Understanding of onsite energies of ed and eL in multiplet ligand field theory.
asked by Ruiwen Xie (2025/03/04 14:42)
Dear Prof. Haverkort and Quanty developer,
I have a question regarding the way of interpreting the defined ed and eL in ligand field theory.
We have ed = (10*Delta-nd*(19+nd)*Udd/2)/(10+nd) and eL = nd*((1+nd)*Udd/2-Delta)/(10+nd) defined. Usually, for example, in the case of Ni, ed is negative while eL is positive. I am aware of that the ed and eL are defined for the d shell with nd localized electrons, which will be different from those given by DFT or Hartree Fock. However, my question is, when we decrease the energy difference between ed and eL |ed-eL| by changing the value of U or Delta, can we understand the decrease of |ed-eL| from the perspective of bonding/anti-bonding states? That is, smaller |ed-eL| would drive the bonding states closer to the Fermi energy, thus leading to stronger hybridization activities between TM d and ligand p orbitals?

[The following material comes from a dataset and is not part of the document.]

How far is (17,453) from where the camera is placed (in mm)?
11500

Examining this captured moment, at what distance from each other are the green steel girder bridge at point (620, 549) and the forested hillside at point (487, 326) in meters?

Thanks a lot for your time!
Answers
Dear Ruiwen,
the reason $e_d < 0$ is mostly due to the $n_d * (19 + n_d)*U_{dd} / (10+n_d)$ term. In DFT or Hartree-fock the orbital energies include the mean-field average of the Coulomb interaction. In Quanty we add the Coulomb interaction explicitly. i.e. it is not included in $e_d$. You can either work with $U$ and $\Delta$ as done by Sawatzky et al. or use $e_d$ and $e_L$ as obtained from DFT or Hartree-Fock, but then, when you add the Coulomb interaction you do need to subtract the mean-field approximation of the Coulomb interaction.